The Foundation for Human Rights in Cuba is now working with more than 1,300 democracy activists throughout the island, the organization said in its 2013 annual report.
The Miami-based group said:

…2013 may have been the most impactful year of human rights activism in the two decades since FHRC’s founding in 1992. FHRC’s partners have demonstrated maturity, resilience, and strategic thinking on their way to building a durable democracy in Cuba with zero tolerance for human rights violations.

The report emphasizes the share of the organizations’ resources that reach Cuba, painting a more complete view of its work than what I described in a Feb. 1 post entitled: “Democracy aid: Two radically different approaches.”
The report said the FHRC spent 57 percent of its expenses on the island in 2013.
It stated:

FHRC’s partners grew dramatically in 2013 to as many as 60 civil society groups totally more than 1,300 activists working on all 16 Cuban provinces. These groups held at least 627 independent civic participation events and public protests which included thousands of participants in nongovernment sanctioned concerts and cultural events, human rights activities, and training workshops for more than 2,000 activists comprising a cross-section of Cuban civil society.

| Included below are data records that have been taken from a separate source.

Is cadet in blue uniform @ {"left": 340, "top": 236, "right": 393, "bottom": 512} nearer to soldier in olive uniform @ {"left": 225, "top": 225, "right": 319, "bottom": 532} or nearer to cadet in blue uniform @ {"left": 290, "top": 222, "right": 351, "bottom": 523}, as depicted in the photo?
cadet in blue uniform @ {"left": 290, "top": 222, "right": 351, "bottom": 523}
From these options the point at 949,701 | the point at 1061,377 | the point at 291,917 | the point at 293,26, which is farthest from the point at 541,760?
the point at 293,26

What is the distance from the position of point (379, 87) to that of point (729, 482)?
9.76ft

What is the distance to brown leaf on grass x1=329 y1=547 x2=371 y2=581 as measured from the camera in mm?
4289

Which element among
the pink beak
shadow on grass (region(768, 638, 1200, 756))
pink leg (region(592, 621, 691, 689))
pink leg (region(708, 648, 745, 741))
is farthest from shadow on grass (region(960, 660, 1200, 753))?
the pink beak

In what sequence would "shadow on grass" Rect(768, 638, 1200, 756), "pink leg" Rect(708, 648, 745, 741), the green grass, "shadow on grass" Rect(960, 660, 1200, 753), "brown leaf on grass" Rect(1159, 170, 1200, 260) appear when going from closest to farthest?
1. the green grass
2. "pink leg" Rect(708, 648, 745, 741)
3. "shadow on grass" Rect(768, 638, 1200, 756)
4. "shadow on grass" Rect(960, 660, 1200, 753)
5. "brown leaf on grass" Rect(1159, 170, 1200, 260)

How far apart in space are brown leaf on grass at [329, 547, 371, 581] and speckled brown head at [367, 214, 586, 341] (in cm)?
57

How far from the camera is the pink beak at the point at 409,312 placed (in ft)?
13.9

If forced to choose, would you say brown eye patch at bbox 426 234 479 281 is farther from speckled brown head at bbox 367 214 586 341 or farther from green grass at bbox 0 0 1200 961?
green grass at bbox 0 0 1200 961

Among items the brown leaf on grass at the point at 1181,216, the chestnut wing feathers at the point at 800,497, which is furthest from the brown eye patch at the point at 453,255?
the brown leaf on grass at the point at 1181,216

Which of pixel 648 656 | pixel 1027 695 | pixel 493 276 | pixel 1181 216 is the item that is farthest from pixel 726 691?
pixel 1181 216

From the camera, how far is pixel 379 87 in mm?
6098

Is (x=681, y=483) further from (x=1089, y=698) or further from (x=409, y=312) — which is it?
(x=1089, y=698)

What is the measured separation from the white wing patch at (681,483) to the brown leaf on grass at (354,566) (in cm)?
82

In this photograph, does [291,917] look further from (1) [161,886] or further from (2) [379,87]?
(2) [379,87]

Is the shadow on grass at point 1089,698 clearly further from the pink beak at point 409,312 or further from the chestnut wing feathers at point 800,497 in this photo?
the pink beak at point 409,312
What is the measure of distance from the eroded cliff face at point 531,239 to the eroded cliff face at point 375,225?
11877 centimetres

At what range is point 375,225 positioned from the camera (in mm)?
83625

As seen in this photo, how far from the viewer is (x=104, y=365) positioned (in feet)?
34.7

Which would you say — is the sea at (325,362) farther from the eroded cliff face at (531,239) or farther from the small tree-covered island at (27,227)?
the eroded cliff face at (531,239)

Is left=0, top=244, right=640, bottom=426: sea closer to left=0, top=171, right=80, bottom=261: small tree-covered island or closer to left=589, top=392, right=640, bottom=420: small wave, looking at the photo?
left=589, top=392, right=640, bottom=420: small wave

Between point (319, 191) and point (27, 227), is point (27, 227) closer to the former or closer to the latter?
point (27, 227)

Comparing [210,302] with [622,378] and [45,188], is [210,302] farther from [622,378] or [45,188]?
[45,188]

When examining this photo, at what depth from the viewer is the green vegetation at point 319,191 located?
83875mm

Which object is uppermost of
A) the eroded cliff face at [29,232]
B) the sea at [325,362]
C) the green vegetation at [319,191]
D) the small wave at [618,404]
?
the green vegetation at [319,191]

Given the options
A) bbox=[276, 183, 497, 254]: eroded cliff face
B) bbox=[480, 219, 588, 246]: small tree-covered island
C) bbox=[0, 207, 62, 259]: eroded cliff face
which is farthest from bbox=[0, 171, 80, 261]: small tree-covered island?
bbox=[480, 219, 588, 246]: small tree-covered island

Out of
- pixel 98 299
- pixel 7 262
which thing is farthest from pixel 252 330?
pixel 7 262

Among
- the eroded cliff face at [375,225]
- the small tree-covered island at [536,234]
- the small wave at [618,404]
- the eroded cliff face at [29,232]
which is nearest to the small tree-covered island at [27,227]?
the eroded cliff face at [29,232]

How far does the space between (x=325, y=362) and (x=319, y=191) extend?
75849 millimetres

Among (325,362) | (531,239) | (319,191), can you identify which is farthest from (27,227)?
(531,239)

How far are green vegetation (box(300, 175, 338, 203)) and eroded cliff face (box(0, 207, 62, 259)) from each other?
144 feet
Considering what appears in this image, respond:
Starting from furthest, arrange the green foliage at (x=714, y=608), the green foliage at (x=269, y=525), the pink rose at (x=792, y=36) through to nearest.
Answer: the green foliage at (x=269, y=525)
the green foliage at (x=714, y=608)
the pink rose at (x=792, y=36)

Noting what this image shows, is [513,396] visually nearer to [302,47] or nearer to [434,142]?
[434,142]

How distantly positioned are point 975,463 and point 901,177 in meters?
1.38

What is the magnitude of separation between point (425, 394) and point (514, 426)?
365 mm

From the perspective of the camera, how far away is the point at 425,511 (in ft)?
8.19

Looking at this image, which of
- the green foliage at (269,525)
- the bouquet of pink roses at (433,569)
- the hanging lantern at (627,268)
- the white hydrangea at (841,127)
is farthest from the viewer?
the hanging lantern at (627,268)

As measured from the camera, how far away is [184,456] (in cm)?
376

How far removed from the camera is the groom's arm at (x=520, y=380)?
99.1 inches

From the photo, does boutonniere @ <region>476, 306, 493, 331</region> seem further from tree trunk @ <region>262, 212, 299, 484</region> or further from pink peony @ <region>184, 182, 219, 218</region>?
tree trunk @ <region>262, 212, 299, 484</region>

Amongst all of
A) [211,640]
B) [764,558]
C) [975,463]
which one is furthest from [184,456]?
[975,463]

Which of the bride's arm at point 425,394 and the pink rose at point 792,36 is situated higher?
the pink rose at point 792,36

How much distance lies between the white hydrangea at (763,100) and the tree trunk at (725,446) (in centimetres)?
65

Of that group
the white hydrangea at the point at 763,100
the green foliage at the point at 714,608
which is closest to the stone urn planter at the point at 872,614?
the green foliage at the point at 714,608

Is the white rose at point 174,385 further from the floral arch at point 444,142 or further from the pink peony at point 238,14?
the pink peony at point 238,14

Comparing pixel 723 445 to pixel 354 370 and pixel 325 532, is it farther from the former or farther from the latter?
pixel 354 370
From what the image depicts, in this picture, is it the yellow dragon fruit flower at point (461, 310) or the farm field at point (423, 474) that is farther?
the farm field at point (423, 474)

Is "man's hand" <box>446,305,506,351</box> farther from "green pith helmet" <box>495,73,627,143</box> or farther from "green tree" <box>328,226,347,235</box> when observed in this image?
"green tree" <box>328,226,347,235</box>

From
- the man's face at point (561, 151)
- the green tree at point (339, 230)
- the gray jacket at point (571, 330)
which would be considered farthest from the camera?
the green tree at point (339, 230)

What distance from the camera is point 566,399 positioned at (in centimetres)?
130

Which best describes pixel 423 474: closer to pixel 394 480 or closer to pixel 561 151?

In 2013, the group said it:

  • Sent its partners more than 700 phones, laptops and other electronic equipment worth more than $80,000.
  • Spent $97,000 to recharge the mobile phones of more than 350 activists.
  • Gave $290,000 in direct humanitarian assistance to hundreds of families of human rights activists and political prisoners.
  • Made more than 7,000 phone calls to Cuba to assist human rights activists and offer moral support and mentoring.

Among other highlights cited in the report:

  • Las Damas de Blanco has grown from barely 100 members in two chapters to more than 300 members in nine chapters throughout Cuba.
  • The Patriotic Union of Cuba, or UNPACU, completed a “strategic merger” with Guillermo “Coco” Fariñas’ United Anti-Totalitarian Forum, or FANTU.